• [STATED PROBLEM]: Copy out every item below, replacing "forested hill" with "wooded hill" each time it occurs. Leave everything else unchanged.
====================
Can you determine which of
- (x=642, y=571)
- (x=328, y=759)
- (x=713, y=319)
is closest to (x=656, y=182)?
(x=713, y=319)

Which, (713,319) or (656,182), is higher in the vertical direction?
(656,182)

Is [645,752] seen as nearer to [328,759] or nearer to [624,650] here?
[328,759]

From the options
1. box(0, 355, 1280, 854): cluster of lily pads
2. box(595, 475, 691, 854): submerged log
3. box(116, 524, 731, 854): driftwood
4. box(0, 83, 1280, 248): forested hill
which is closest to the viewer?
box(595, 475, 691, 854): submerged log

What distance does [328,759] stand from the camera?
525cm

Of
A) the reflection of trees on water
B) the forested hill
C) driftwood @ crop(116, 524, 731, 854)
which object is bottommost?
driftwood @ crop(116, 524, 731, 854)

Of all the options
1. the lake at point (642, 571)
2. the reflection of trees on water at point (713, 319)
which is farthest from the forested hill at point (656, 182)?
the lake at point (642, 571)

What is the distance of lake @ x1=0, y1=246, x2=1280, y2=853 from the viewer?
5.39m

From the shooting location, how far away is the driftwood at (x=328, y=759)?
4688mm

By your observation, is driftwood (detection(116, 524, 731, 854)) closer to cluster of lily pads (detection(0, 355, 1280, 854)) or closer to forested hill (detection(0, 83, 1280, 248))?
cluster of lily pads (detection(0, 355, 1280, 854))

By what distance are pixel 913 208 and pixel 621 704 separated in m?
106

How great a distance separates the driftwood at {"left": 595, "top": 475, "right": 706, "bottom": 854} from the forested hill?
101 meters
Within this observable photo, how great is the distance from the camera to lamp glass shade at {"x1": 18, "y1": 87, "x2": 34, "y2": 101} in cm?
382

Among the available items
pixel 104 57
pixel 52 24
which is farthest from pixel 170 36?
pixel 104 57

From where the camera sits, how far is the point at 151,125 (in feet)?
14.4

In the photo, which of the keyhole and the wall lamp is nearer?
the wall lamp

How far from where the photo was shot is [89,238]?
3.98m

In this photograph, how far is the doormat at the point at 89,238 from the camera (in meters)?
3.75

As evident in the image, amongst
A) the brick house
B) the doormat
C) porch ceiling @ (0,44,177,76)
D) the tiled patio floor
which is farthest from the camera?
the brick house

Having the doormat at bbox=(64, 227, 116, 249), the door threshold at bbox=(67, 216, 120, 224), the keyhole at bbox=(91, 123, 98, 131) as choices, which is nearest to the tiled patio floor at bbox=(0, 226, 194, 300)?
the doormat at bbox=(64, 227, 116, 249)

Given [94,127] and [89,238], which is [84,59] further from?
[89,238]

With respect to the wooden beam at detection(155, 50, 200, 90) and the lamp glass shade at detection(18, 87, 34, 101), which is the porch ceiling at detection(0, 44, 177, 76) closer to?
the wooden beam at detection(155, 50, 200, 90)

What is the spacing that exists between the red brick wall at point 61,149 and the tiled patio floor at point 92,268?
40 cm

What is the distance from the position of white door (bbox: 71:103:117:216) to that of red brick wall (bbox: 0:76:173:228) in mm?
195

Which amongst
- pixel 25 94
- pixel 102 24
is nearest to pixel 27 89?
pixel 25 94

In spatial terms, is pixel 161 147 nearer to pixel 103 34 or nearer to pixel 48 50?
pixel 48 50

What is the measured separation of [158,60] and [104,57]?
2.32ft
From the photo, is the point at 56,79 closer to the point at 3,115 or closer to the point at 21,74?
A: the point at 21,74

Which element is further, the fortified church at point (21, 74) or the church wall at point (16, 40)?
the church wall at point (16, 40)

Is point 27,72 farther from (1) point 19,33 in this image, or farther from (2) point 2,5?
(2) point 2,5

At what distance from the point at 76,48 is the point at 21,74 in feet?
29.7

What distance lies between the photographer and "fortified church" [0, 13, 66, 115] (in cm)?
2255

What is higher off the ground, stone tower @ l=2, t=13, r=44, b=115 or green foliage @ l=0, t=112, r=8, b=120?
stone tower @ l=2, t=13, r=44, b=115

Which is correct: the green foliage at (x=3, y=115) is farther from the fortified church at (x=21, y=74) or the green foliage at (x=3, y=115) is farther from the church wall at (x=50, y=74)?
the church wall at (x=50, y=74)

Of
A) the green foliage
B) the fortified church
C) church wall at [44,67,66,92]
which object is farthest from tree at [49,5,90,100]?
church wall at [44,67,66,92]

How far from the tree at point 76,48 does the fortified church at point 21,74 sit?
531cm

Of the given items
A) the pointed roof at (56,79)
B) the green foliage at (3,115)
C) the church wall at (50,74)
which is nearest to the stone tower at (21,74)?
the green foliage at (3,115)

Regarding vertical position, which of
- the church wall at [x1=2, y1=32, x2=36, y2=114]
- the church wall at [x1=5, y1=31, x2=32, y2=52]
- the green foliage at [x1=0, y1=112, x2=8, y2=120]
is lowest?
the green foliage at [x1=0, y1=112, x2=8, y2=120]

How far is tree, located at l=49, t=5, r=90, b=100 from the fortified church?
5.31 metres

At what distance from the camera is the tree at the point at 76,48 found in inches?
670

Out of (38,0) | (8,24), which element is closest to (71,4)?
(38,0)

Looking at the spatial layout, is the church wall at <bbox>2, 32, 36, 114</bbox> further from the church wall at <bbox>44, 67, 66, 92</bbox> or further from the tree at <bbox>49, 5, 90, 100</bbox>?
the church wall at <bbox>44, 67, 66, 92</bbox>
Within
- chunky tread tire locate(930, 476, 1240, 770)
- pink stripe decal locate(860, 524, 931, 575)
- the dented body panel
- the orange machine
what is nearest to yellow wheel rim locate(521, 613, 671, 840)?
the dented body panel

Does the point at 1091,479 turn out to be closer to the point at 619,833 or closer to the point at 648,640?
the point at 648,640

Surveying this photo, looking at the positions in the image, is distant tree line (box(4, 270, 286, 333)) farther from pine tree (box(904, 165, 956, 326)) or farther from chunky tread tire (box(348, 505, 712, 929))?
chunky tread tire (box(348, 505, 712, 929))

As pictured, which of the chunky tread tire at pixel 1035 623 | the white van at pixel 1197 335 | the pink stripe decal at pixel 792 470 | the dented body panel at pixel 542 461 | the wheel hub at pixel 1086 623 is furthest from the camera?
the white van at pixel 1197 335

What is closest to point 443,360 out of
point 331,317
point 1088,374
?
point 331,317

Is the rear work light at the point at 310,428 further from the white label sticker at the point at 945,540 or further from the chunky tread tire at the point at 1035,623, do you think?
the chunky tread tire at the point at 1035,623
====================
• [OUTPUT FOR THIS TASK]:
Can you determine which of
- (x=642, y=571)
- (x=328, y=759)
- (x=713, y=319)
is closest to (x=656, y=182)?
(x=713, y=319)

Which, (713,319) or (656,182), is higher in the vertical direction?
(656,182)

Is [645,752] seen as nearer to [328,759] or nearer to [624,650] here?
[328,759]

From the options
1. box(0, 355, 1280, 854): cluster of lily pads
2. box(595, 475, 691, 854): submerged log
3. box(116, 524, 731, 854): driftwood
4. box(0, 83, 1280, 248): wooded hill
which is closest to the viewer?
box(595, 475, 691, 854): submerged log

What distance does [328,759] stand from the camera?
525cm

Of
A) the reflection of trees on water
B) the wooded hill
C) driftwood @ crop(116, 524, 731, 854)
which object is bottommost?
driftwood @ crop(116, 524, 731, 854)

Of all the options
1. the lake at point (642, 571)
2. the reflection of trees on water at point (713, 319)
which is farthest from the wooded hill at point (656, 182)?
the lake at point (642, 571)

What is the distance of lake @ x1=0, y1=246, x2=1280, y2=853 from the viewer?
5.39m

From the shooting location, how far away is the driftwood at (x=328, y=759)?
4688mm

By your observation, is driftwood (detection(116, 524, 731, 854)) closer to cluster of lily pads (detection(0, 355, 1280, 854)) or closer to wooded hill (detection(0, 83, 1280, 248))?
cluster of lily pads (detection(0, 355, 1280, 854))

By what distance are pixel 913 208 and pixel 621 704 separated in m?
106

How great a distance separates the driftwood at {"left": 595, "top": 475, "right": 706, "bottom": 854} from the wooded hill?
101 meters
Within this observable photo, how great is the distance from the camera to lamp glass shade at {"x1": 18, "y1": 87, "x2": 34, "y2": 101} in cm?
382

Among the available items
pixel 104 57
pixel 52 24
which is farthest from pixel 170 36?
pixel 104 57

From where the camera sits, how far is the point at 151,125 (in feet)?
14.4

In the photo, which of the keyhole and the wall lamp is nearer?
the wall lamp

How far from where the photo was shot is [89,238]?
3.98m

In this photograph, how far is the doormat at the point at 89,238 from the camera (in meters)?
3.75

As evident in the image, amongst
A) the brick house
B) the doormat
C) porch ceiling @ (0,44,177,76)
D) the tiled patio floor
which is farthest from the camera?
the brick house

Having the doormat at bbox=(64, 227, 116, 249), the door threshold at bbox=(67, 216, 120, 224), the keyhole at bbox=(91, 123, 98, 131) as choices, which is nearest to the tiled patio floor at bbox=(0, 226, 194, 300)?
the doormat at bbox=(64, 227, 116, 249)

Given [94,127] and [89,238], which is [84,59] further from?
[89,238]

With respect to the wooden beam at detection(155, 50, 200, 90) and the lamp glass shade at detection(18, 87, 34, 101), which is the porch ceiling at detection(0, 44, 177, 76) closer to?
the wooden beam at detection(155, 50, 200, 90)

What is the spacing that exists between the red brick wall at point 61,149 and the tiled patio floor at point 92,268?
40 cm

What is the distance from the position of white door (bbox: 71:103:117:216) to that of red brick wall (bbox: 0:76:173:228) in mm?
195

Which amongst
- pixel 25 94
- pixel 102 24
is nearest to pixel 27 89?
pixel 25 94

In spatial terms, is pixel 161 147 nearer to pixel 103 34 or nearer to pixel 48 50?
pixel 48 50

What is the measured separation of [158,60] and [104,57]?
2.32ft
From the photo, is the point at 56,79 closer to the point at 3,115 or closer to the point at 21,74?
A: the point at 21,74

Which element is further, the fortified church at point (21, 74) or the church wall at point (16, 40)?
the church wall at point (16, 40)

Is point 27,72 farther from (1) point 19,33 in this image, or farther from (2) point 2,5?
(2) point 2,5

At what distance from the point at 76,48 is the point at 21,74 in feet?
29.7

What distance lies between the photographer and "fortified church" [0, 13, 66, 115] (in cm)?
2255

What is higher off the ground, stone tower @ l=2, t=13, r=44, b=115 or green foliage @ l=0, t=112, r=8, b=120?
stone tower @ l=2, t=13, r=44, b=115

Which is correct: the green foliage at (x=3, y=115) is farther from the fortified church at (x=21, y=74) or the green foliage at (x=3, y=115) is farther from the church wall at (x=50, y=74)?
the church wall at (x=50, y=74)

Of
A) the green foliage
B) the fortified church
C) church wall at [44,67,66,92]
which object is farthest from tree at [49,5,90,100]?
church wall at [44,67,66,92]

How far from the tree at point 76,48 does the fortified church at point 21,74 sit?
531cm

Of the given items
A) the pointed roof at (56,79)
B) the green foliage at (3,115)
C) the church wall at (50,74)
which is nearest to the stone tower at (21,74)?
the green foliage at (3,115)

Regarding vertical position, which of
- the church wall at [x1=2, y1=32, x2=36, y2=114]
- the church wall at [x1=5, y1=31, x2=32, y2=52]
- the green foliage at [x1=0, y1=112, x2=8, y2=120]
is lowest?
the green foliage at [x1=0, y1=112, x2=8, y2=120]

How far is tree, located at l=49, t=5, r=90, b=100 from the fortified church?
5.31 metres

At what distance from the camera is the tree at the point at 76,48 found in inches?
670

Out of (38,0) | (8,24), which element is closest to (71,4)?
(38,0)

Looking at the spatial layout, is the church wall at <bbox>2, 32, 36, 114</bbox> further from the church wall at <bbox>44, 67, 66, 92</bbox> or further from the tree at <bbox>49, 5, 90, 100</bbox>?
the church wall at <bbox>44, 67, 66, 92</bbox>
Within
- chunky tread tire locate(930, 476, 1240, 770)
- pink stripe decal locate(860, 524, 931, 575)
- the dented body panel
- the orange machine
what is nearest to yellow wheel rim locate(521, 613, 671, 840)?
the dented body panel

Does the point at 1091,479 turn out to be closer to the point at 619,833 or closer to the point at 648,640?
the point at 648,640

Surveying this photo, looking at the positions in the image, is distant tree line (box(4, 270, 286, 333)) farther from pine tree (box(904, 165, 956, 326)) or farther from chunky tread tire (box(348, 505, 712, 929))?
chunky tread tire (box(348, 505, 712, 929))

As pictured, which of the chunky tread tire at pixel 1035 623 | the white van at pixel 1197 335 | the pink stripe decal at pixel 792 470 | the dented body panel at pixel 542 461 | the wheel hub at pixel 1086 623 is furthest from the camera?
the white van at pixel 1197 335

What is closest to point 443,360 out of
point 331,317
point 1088,374
?
point 331,317

Is the rear work light at the point at 310,428 further from the white label sticker at the point at 945,540 or further from the chunky tread tire at the point at 1035,623, do you think?
the chunky tread tire at the point at 1035,623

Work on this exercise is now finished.